Mindset as the Gatekeeper: From Labor to Late Nights
- Kelsey Fife Duarte

- 1 day ago
- 4 min read

We've talked about how mindset is the gatekeeper for labor. Turns out it doesn't clock out once baby arrives.
The stories we tell ourselves shape how we see and move through the world. That's true in birth and it's true in parenthood. And honestly, it's true in life in general. Those stories are heavily influenced by the people around you. How do they talk about children? About parenting? About what this season of life is supposed to feel like?
Let's be clear about something first: this is hard. Sleep deprivation is real. Feeding struggles are real. Some babies sleep in stretches and some fight every nap. Every child is different and what works for one will not work for another. None of this is about pretending it's easy. It's about how you meet the hard parts when they show up.
The Language We Use About Kids
Here's something I never thought about until I became a parent myself: the language around children is often pretty negative. Kids get talked about like a burden to survive rather than people to know.
A lot of this comes from forgetting that children aren't mini adults. Their brains process the world differently. Their actions don't carry the same intent behind them that a similar action from an adult would. And at the same time, we wildly underestimate how much little ones can actually understand if you take the time to explain things to them.
A small example: we never fully baby-proofed our house beyond outlet covers, and even then our son could find an uncovered outlet anywhere. For things like the kitchen cabinet with cleaning supplies, we just explained why we keep it closed. He stopped trying to open it, except when he wanted our attention. He was under two at the time.

Scene geometry reasoning records:
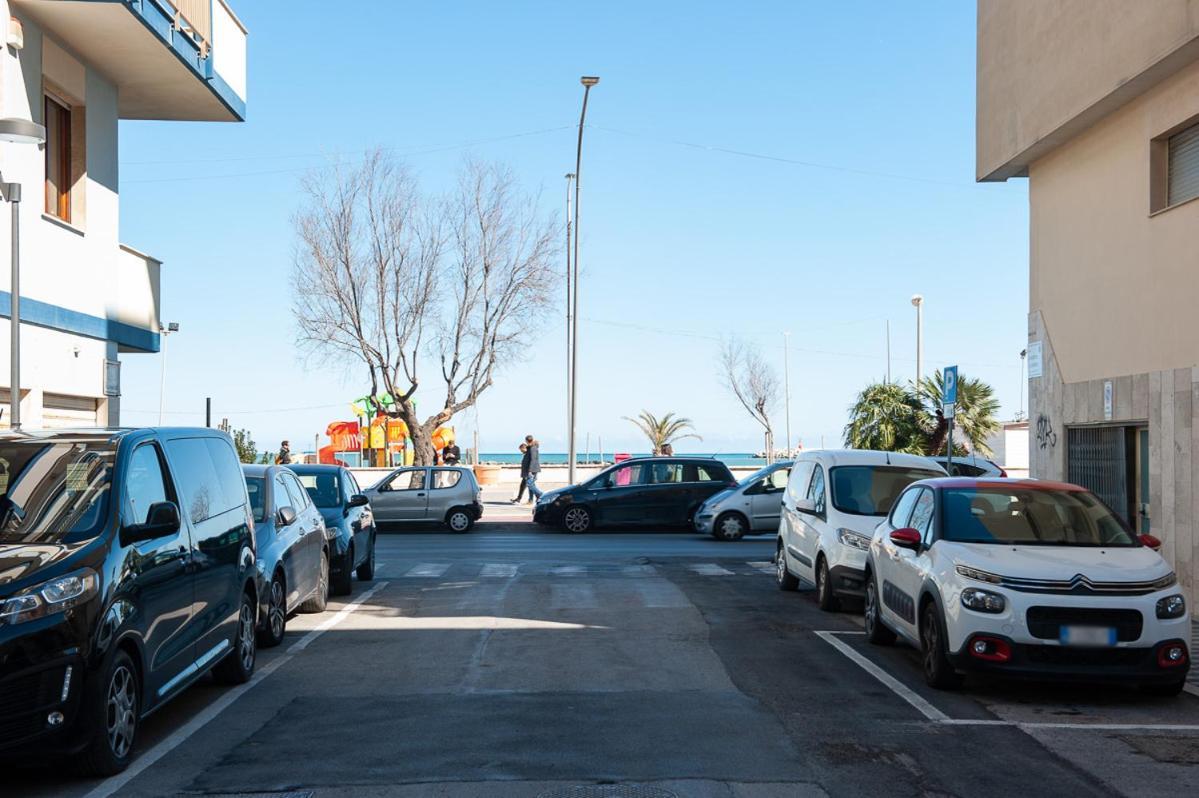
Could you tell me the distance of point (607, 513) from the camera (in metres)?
26.6

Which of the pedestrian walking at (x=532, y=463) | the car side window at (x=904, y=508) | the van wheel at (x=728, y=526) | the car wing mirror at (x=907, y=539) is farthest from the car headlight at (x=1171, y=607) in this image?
the pedestrian walking at (x=532, y=463)

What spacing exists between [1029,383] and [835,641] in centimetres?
844

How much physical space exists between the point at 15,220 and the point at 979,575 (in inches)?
399

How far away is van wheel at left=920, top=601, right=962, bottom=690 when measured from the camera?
8.97 metres

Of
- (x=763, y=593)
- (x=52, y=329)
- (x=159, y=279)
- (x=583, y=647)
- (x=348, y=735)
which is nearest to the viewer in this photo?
(x=348, y=735)

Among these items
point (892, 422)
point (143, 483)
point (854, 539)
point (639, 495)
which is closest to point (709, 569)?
point (854, 539)

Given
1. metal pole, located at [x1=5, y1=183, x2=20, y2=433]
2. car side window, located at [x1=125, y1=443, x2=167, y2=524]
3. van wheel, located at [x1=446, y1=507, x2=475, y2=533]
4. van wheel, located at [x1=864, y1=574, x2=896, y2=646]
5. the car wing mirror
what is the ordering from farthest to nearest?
van wheel, located at [x1=446, y1=507, x2=475, y2=533], metal pole, located at [x1=5, y1=183, x2=20, y2=433], van wheel, located at [x1=864, y1=574, x2=896, y2=646], the car wing mirror, car side window, located at [x1=125, y1=443, x2=167, y2=524]

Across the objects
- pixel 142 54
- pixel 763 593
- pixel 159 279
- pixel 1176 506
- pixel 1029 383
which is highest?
pixel 142 54

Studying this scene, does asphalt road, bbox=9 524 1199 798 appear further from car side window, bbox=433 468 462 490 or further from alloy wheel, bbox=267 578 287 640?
car side window, bbox=433 468 462 490

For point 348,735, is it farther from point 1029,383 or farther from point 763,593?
point 1029,383

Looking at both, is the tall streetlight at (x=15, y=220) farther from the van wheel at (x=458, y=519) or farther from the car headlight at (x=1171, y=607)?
the van wheel at (x=458, y=519)

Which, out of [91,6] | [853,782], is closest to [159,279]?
[91,6]

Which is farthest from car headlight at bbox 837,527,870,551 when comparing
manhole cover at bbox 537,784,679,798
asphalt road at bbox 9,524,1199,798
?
manhole cover at bbox 537,784,679,798

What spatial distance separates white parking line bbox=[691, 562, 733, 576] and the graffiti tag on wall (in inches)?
189
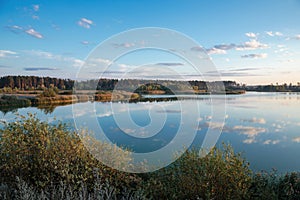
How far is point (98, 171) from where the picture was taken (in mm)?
5480

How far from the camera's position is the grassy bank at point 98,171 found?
505 centimetres

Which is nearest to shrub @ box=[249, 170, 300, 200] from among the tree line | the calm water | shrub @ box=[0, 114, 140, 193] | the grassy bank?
the grassy bank

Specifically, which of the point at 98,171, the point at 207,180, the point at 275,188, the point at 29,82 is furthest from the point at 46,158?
the point at 29,82

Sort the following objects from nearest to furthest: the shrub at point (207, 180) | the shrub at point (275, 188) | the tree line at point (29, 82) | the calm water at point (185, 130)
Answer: the shrub at point (207, 180), the shrub at point (275, 188), the calm water at point (185, 130), the tree line at point (29, 82)

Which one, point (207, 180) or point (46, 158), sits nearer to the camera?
point (207, 180)

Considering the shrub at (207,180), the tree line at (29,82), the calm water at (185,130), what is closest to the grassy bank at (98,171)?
the shrub at (207,180)

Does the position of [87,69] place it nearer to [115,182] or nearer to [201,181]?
[115,182]

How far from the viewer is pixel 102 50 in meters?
4.87

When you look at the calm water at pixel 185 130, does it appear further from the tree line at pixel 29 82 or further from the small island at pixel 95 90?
the tree line at pixel 29 82

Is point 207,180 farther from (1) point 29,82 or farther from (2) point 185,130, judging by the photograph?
(1) point 29,82

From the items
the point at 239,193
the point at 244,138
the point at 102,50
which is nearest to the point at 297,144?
the point at 244,138

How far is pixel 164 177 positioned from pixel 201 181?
0.93 metres

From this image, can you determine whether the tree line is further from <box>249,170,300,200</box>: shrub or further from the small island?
<box>249,170,300,200</box>: shrub

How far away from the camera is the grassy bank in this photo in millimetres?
5047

**What needs to be done:** From the article on mindset in parenthood, reproduce the passage starting with "A small example: we" and going on through "at the time.".

**Output for this task:**
A small example: we never fully baby-proofed our house beyond outlet covers, and even then our son could find an uncovered outlet anywhere. For things like the kitchen cabinet with cleaning supplies, we just explained why we keep it closed. He stopped trying to open it, except when he wanted our attention. He was under two at the time.